Task directions
Using the school profile, answer the following:
(a) On what date was the school opened?
(b) Who served as principal from 1976 to 1987?
(c) In which sport does the school qualify for the East and Central Africa Sports Competition every year?

Text block
St. Luke's Boys' High School, Kimilili is a provincial, public, boys' high school located in Kimilili, near Bungoma in Kenya's Western Province. It was known as Kimilili Boys' High School until January 2009.

Motto
"Discipline, hard work and success."

History
The school was opened on 2 June 1968, at around 8:30 AM. Officially, it operated "illegally" until August of that year, which led to its closure by the AEO of the area. The Ministry of Education Permanent Secretary then helped in restarting and re-registering the school.

The school was initially mixed, the first students being 35 boys and 5 girls.

The first headboy was Joseph Simiyu Wachilonga, and the first headgirl was Eunice Nelima Werangai.

Principals
 Henry Makila – 1968–1969
 J. L. Wanakai – 1969–1975
 John O Were – 1976–1987
 Mathew Bigambo – 1987–1989
 Meshack L'Lanziva – 1990–2001
 John Khisa –2003 – September 2007
 Patrick Wandili – since September 2007 to Dec 2017; Mr. Wandili was deputy principal under Mr. Khisa and assumed the role of head after his retirement.
 Nyariki Zachary - former Chief Principal -[Since December 2017]- formerly at Cardinal Otunga High School Mosocho -Kisii County.

Uniform
Official wear
 White long or short-sleeved shirt for normal students, while blue for prefects
 Black trouser
 Maroon tie
 Maroon pullover
 Maroon sleeveless sweater with school badge
 Maroon blazer with stripes for prefects
 Grey socks
 Black shoes

Sports wear
 Sneakers
 Socks
 Choice of grey, yellow, white, purple or green T-shirts (with dorm name on the back) depending on one's dormitory
 Black shorts

Sports
The school's main trophy magnet is handball. It qualifies for the East and Central Africa Sports Competition every year.

Raw data
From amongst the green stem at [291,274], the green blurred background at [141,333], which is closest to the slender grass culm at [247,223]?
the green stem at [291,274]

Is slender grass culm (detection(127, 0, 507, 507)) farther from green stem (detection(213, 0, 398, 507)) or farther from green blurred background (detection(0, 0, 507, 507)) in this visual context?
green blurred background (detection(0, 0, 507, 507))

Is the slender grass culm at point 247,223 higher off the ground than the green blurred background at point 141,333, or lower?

---

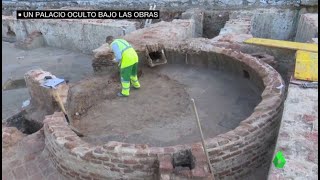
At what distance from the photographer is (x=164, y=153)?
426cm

Expected answer
(a) 2 June 1968
(b) John O Were
(c) Handball